When American’s are already failing to save for retirement and depending on current government programs, the last thing I can imagine helping would be further reliance on an additional government backed system. The Winning Williams are already counting on not having Social Security as a safety net because of multiple issues and reports of the service going down before we reach retirement age. Maybe it has been mentioned before that sometimes our government does not have the most efficient operations… (doesn’t matter what party you belong to, the system is slow) meaning money would be lost in transaction fees and bureaucracy. Also, each person has a different risk tolerance. Forcing someone into an investment that they have no control over is borderline totalitarian.  America, let’s get back to work (ah crap now I sound like a politician)!!!


You tell ‘em teacher!

The worst part was that this was written by an Economics professor. When Mrs. Winning Williams was in college- studying Economics- she was never told by her professors that she would need to find excuse after excuse to not save for retirement. She had professors telling her to count on Social Security being gone and that it was her sole responsibility to save. How many students are now being told that they can rely on these excuses? Guess what- you can’t pay for food with these excuses, you can’t pay for anything with them.
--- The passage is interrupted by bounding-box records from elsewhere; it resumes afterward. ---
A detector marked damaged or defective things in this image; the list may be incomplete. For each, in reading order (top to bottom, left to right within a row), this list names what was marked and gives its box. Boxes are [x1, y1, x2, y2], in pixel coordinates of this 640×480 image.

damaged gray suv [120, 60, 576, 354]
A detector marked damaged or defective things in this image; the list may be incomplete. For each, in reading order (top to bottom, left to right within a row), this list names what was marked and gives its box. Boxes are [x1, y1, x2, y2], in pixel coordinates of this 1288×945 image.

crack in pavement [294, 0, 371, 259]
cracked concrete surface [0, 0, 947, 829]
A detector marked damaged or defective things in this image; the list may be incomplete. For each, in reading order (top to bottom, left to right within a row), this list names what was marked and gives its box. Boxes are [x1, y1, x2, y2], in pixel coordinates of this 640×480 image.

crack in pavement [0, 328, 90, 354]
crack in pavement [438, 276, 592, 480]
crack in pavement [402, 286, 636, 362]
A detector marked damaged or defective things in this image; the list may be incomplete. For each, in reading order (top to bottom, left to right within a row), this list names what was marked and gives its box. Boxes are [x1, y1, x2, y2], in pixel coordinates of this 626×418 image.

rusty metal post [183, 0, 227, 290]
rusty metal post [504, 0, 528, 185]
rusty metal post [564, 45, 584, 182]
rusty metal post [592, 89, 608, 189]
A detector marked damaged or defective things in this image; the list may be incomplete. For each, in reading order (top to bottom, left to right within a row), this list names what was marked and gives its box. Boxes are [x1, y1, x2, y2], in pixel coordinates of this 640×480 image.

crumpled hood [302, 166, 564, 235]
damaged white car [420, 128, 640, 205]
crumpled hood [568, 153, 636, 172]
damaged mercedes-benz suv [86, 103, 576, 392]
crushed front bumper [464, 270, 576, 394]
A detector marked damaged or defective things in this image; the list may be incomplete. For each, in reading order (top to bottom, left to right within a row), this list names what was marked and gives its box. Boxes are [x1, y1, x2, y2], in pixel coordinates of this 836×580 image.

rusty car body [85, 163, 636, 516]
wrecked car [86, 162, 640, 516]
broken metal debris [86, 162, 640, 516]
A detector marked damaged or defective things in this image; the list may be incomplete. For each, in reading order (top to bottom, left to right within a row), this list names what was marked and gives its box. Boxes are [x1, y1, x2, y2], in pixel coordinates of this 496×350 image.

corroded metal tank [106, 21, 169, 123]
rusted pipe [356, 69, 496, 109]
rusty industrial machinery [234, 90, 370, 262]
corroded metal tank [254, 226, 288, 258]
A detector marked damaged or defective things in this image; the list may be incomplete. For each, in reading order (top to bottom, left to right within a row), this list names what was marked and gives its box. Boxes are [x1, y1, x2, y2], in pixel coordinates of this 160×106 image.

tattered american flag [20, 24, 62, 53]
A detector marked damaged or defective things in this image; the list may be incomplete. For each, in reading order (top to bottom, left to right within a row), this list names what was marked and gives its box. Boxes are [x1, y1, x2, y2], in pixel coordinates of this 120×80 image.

So much facepalm in one article


Be smarter than the people handing you excuses

Basically, if you come across any online article that says “no, it’s totally normal to not save or have anything planned for retirement,” realize that they are duping you. The article is pandering to your insecurity about investing and trying to get as many likes and social shares as possible. You are smarter than that and you should be able to roll your eyes at these kinds of articles thinking about how much you are making and how hard your money is working for you. Focus on spending your time reading books and articles that will inform, empower and inspire you!